Thursday, November 09, 2006

"deMause outlines a four-part process that the fantasy leader undergoes in relation to the group. At first the group will see him as unrealistically strong, magically able to unify the group and keep enemies at bay. Certainly we saw this in the months after 9-11, when President Bush was so popular. Again, his popularity had little to do with the actual merits of his policies, but with the public’s need to feel safe, and the feeling that Bush would protect them. Stage two is the “cracking” stage, when the feelings of magical nurturing begin to deteriorate, so that the public’s mood begins to feel unstable and dangerous. The leader begins to be experienced as weak, unable to control events. Looking back, I believe that this really started with the successful attacks on President Bush’s Thanksgiving trip to Iraq a couple of years ago, but especially after the Terry Schiavo matter.

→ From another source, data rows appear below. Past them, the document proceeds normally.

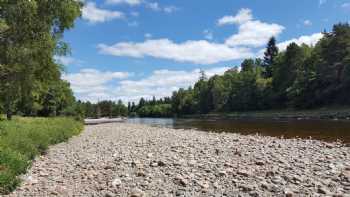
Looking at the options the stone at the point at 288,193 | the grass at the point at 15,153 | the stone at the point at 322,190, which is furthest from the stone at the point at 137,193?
the stone at the point at 322,190

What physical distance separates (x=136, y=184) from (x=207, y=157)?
14.4ft

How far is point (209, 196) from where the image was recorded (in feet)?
30.7

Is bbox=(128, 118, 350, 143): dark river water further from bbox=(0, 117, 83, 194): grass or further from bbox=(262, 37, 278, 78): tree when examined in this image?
bbox=(262, 37, 278, 78): tree

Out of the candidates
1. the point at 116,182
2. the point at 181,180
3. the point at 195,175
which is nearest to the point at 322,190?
the point at 195,175

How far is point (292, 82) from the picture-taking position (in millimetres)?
89812

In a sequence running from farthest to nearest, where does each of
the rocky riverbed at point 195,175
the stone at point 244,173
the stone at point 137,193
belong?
the stone at point 244,173
the rocky riverbed at point 195,175
the stone at point 137,193

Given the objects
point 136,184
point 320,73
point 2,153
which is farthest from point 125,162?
point 320,73

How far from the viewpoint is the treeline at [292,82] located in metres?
72.6

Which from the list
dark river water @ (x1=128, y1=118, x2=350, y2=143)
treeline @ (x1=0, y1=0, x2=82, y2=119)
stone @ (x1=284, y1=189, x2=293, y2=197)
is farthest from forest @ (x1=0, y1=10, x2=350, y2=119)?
dark river water @ (x1=128, y1=118, x2=350, y2=143)

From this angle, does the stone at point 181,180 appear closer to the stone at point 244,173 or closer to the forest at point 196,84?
the stone at point 244,173

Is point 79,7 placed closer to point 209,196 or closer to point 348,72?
point 209,196

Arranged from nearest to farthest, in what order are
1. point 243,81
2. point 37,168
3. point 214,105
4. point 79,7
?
point 37,168, point 79,7, point 243,81, point 214,105

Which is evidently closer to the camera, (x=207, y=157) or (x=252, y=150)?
(x=207, y=157)

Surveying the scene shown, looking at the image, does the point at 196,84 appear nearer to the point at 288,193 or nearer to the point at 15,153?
the point at 15,153
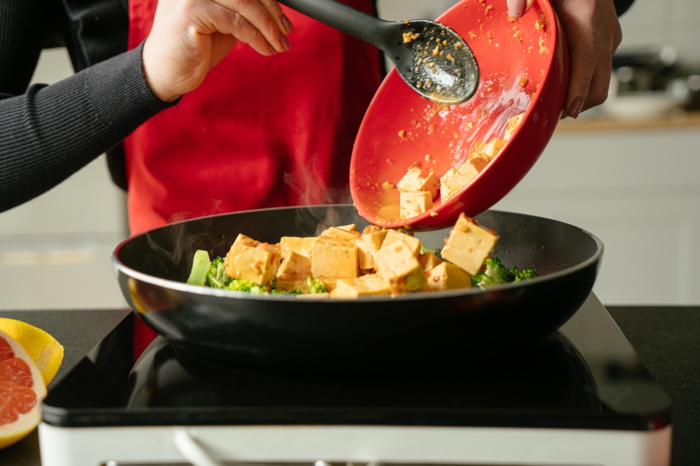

Stage three, “collapse,” occurs when the public begins to feel that the fantasy leader is helpless to prevent catastrophe -- when the group’s anxiety has become unhinged and uncontained in a completely unrealistic way. This brings on pure rage and free-floating paranoid fantasies of death and destruction. Thus we see the President unrealistically blamed and vilified for all sorts of things outside his control -- homosexual predators, hurricaines, rising (but never falling) gas prices, global warming, deadly flu pandemics, etc. He is seen as weak and vulnerable, which triggers a wave of near homicidal anxiety that aims to purify the group by ritual slaying of the divine king, identical to what took place in the most primitive tribes.